**Text block:**
- - -
Calais (Photo: Refugee Info Bus)

To practitioners and scholars concerned with contemporary refugee rights and migration matters in Europe, it does not seem implausible that a similar dynamic might be at play in contemporary Europe. Polls have shown that security concerns are amongst the driving attitudes towards refugees and displaced people arriving in Europe, with a 2016 survey carried out by Pew indicating that more than half of respondents in eight out of ten countries researched were worried about the security implications of accepting refugees, despite there being little substantive evidence connecting refugee movements to terror attacks in the West. The same study indicated that fears linking refugees with criminal behaviour are prevalent as well, with nearly a third, or some 28%, in the UK and 24% in France say refugees are ‘more to blame for crime than other groups.’

While discursive analyses of media and political discourses linking migration with security threats (as well as concerns of economic and cultural nature) have allowed for a general conclusion to be drawn regarding the threat framing of migration and refugees through discourse, far less has been done to explore the links between state micro-practices at borders on the one hand (such as police brutality and sustained structural violence) and public attitudes towards refugees and displaced people on the other. While it is not the purpose of this article to prove a causal connection per se, it will be suggested that more attention should be directed not only to the impact of political narrative and media discourses on the public attitudes towards refugees, but also to the violent border practices of states. The potentially damaging impact of such practices - beyond the obvious immediate-term physical ailments and psychological harm – ought to be assessed with the view of establishing whether  they might contribute to the long-term demonisation of newcomers and the normalisation of state violence against the same.
- - -
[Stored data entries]

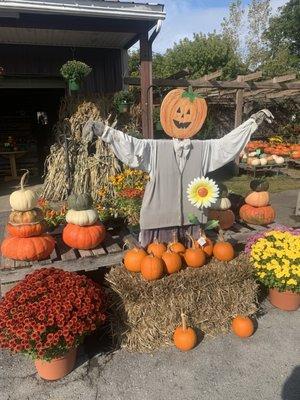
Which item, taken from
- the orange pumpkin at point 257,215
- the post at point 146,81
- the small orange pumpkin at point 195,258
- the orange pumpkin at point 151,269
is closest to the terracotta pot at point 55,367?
- - -
Which kinds of concern does the passage on refugees and border practices say media and political discourses link with migration?

**Task solution:**
Security, economic, and cultural concerns.